▶ [Stored items]
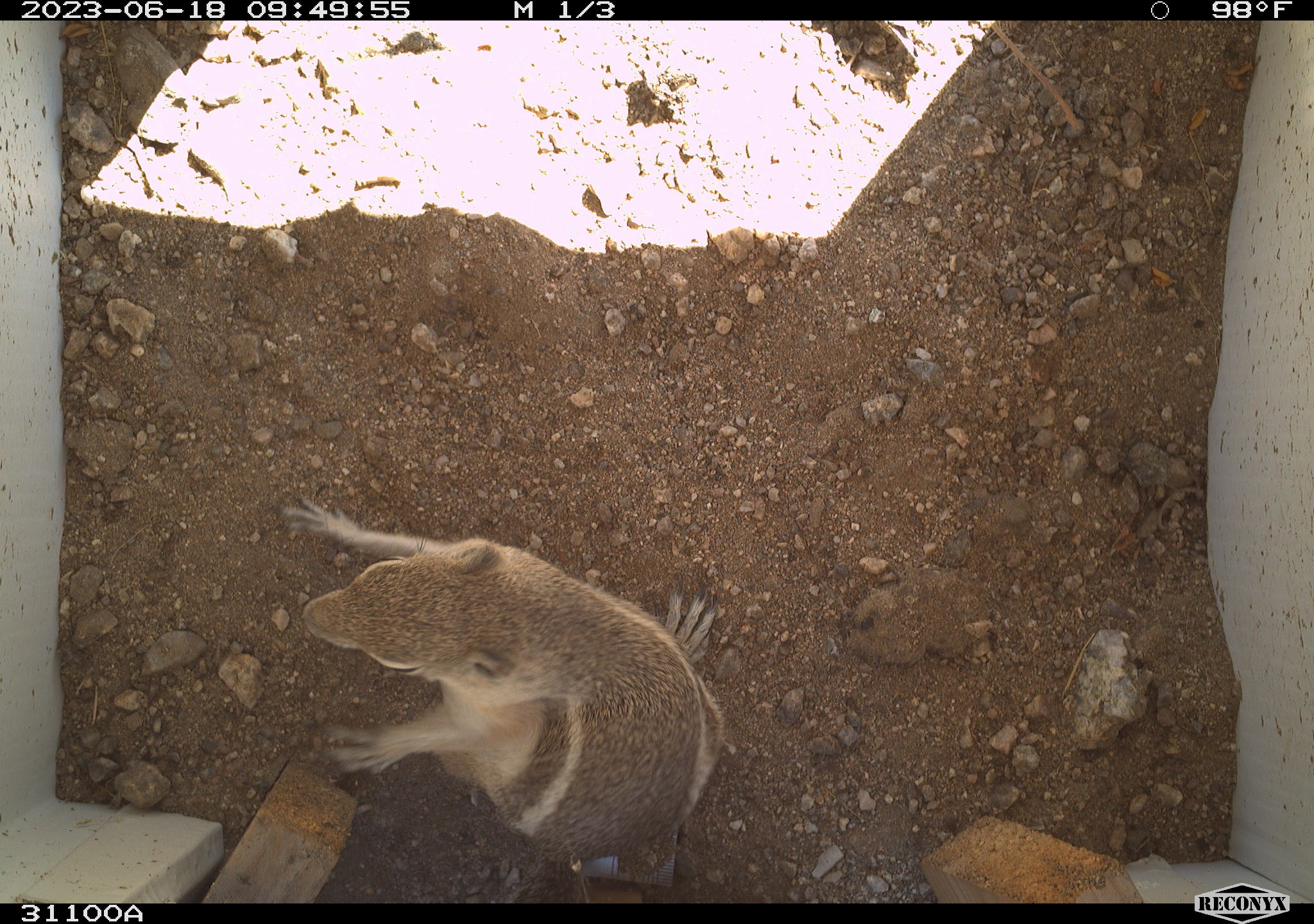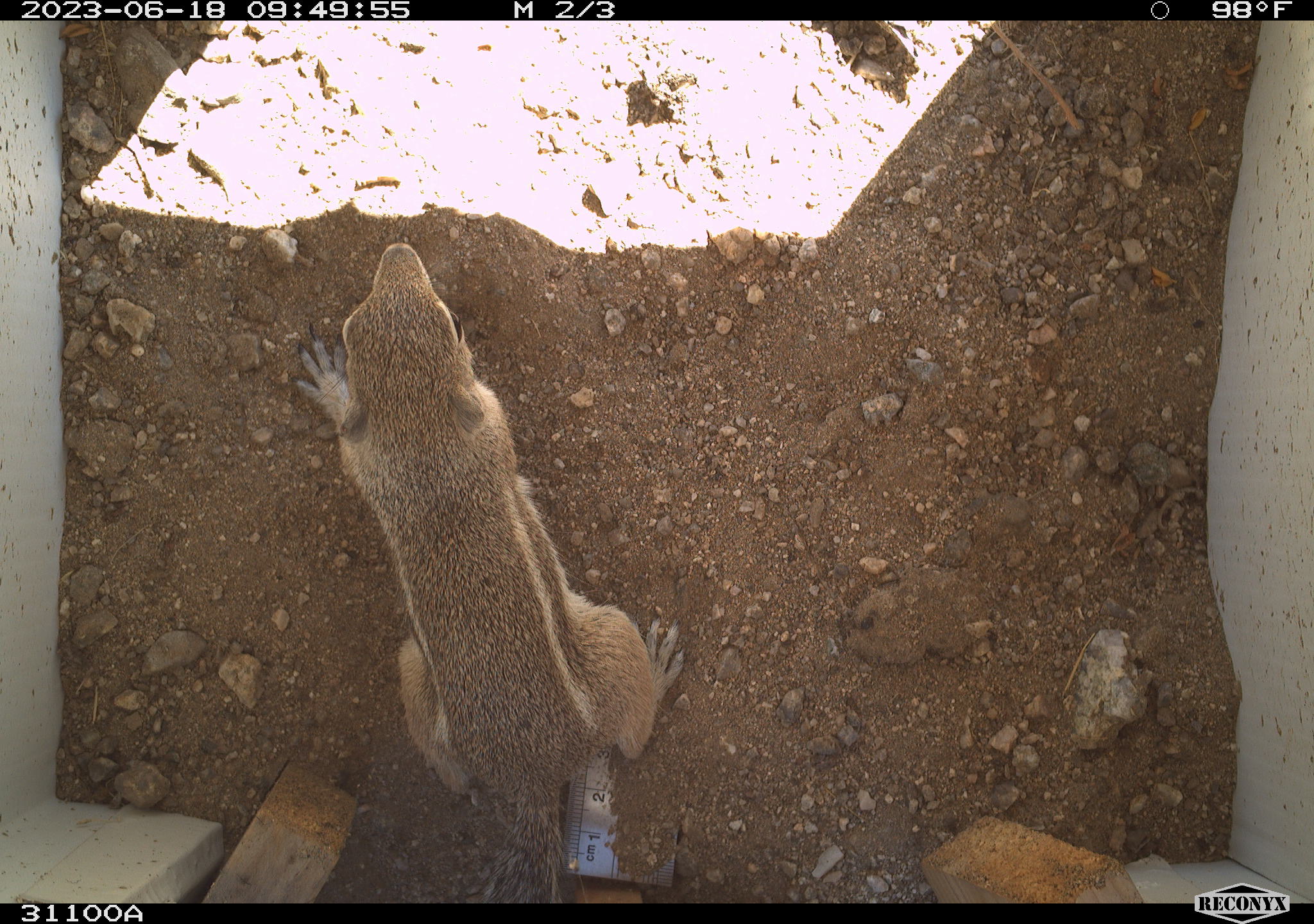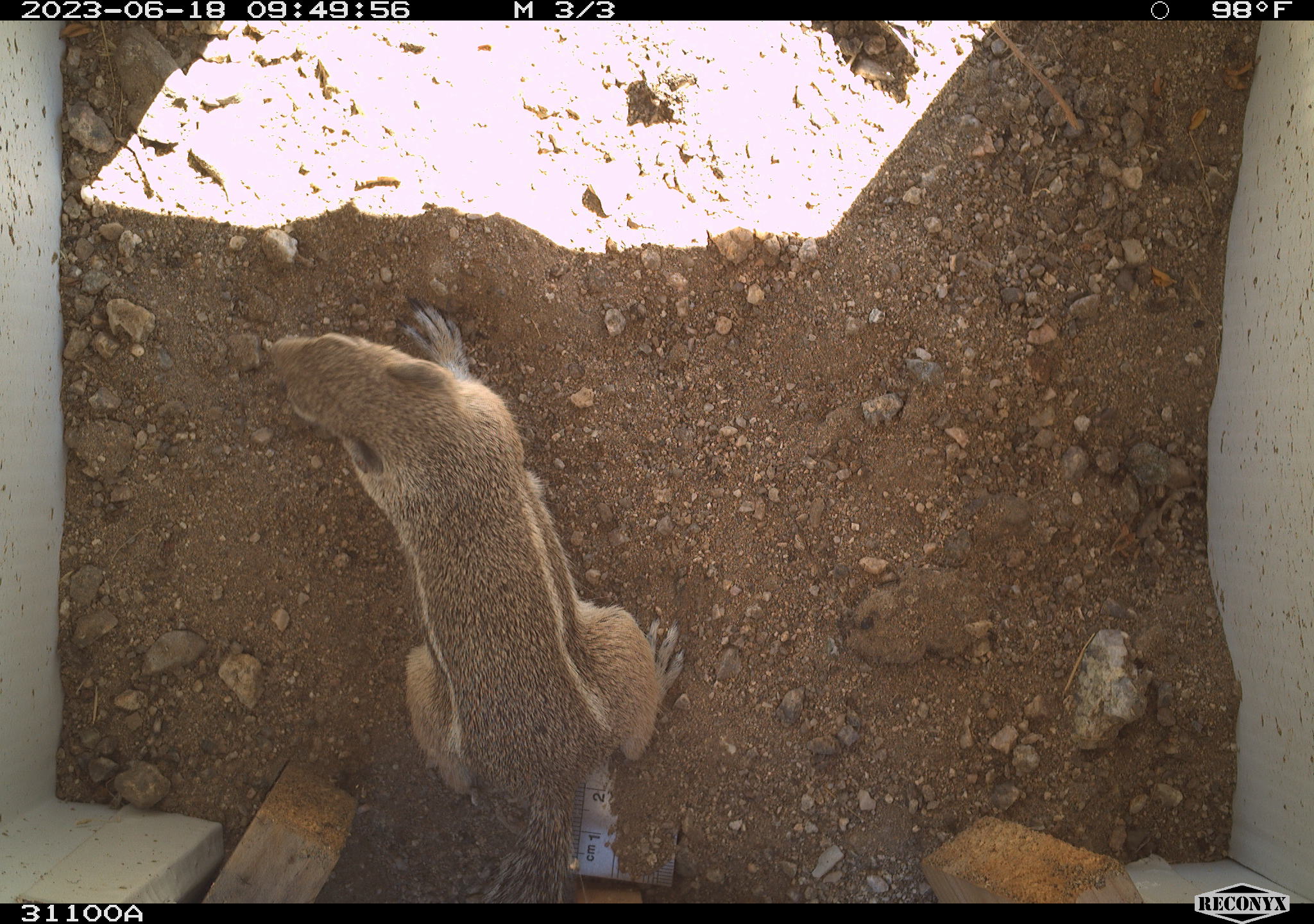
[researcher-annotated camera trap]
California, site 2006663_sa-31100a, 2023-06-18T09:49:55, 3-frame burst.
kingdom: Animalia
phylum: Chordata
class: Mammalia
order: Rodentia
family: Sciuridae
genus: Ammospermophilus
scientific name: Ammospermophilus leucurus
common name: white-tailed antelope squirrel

* * *

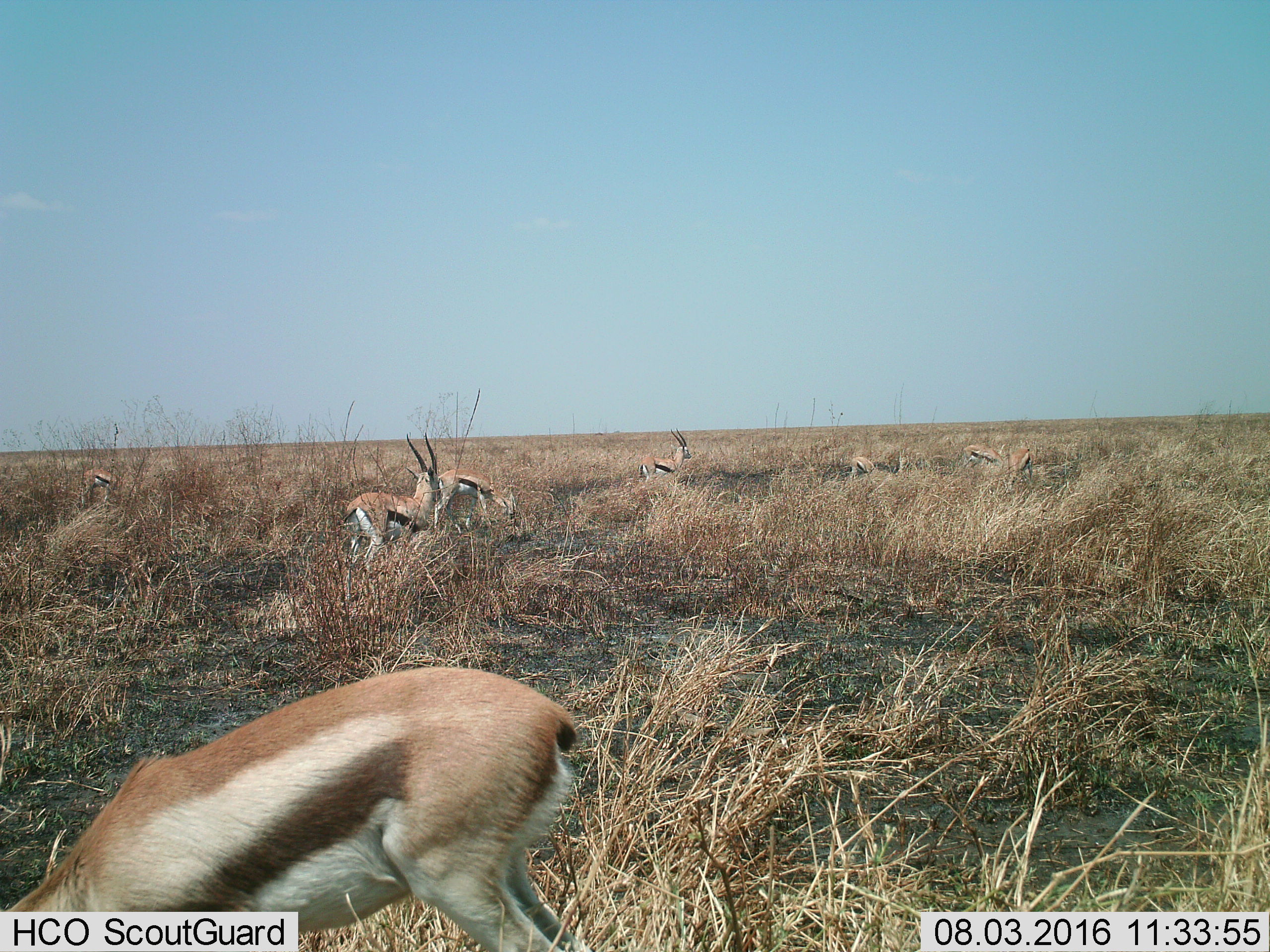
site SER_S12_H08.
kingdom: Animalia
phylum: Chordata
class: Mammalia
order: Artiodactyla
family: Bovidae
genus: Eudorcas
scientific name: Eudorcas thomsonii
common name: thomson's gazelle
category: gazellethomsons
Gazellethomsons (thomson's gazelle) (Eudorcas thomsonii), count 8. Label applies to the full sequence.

▶ [Try it] The expected answer is an exact copy of the lines above, beginning at the line with "California, site 2006663_sa-31100a, 2023-06-18T09:49:55, 3-frame" and ending at the line with "common name: white-tailed antelope squirrel", with both ends in.

▶ [Your response]
California, site 2006663_sa-31100a, 2023-06-18T09:49:55, 3-frame burst.
kingdom: Animalia
phylum: Chordata
class: Mammalia
order: Rodentia
family: Sciuridae
genus: Ammospermophilus
scientific name: Ammospermophilus leucurus
common name: white-tailed antelope squirrel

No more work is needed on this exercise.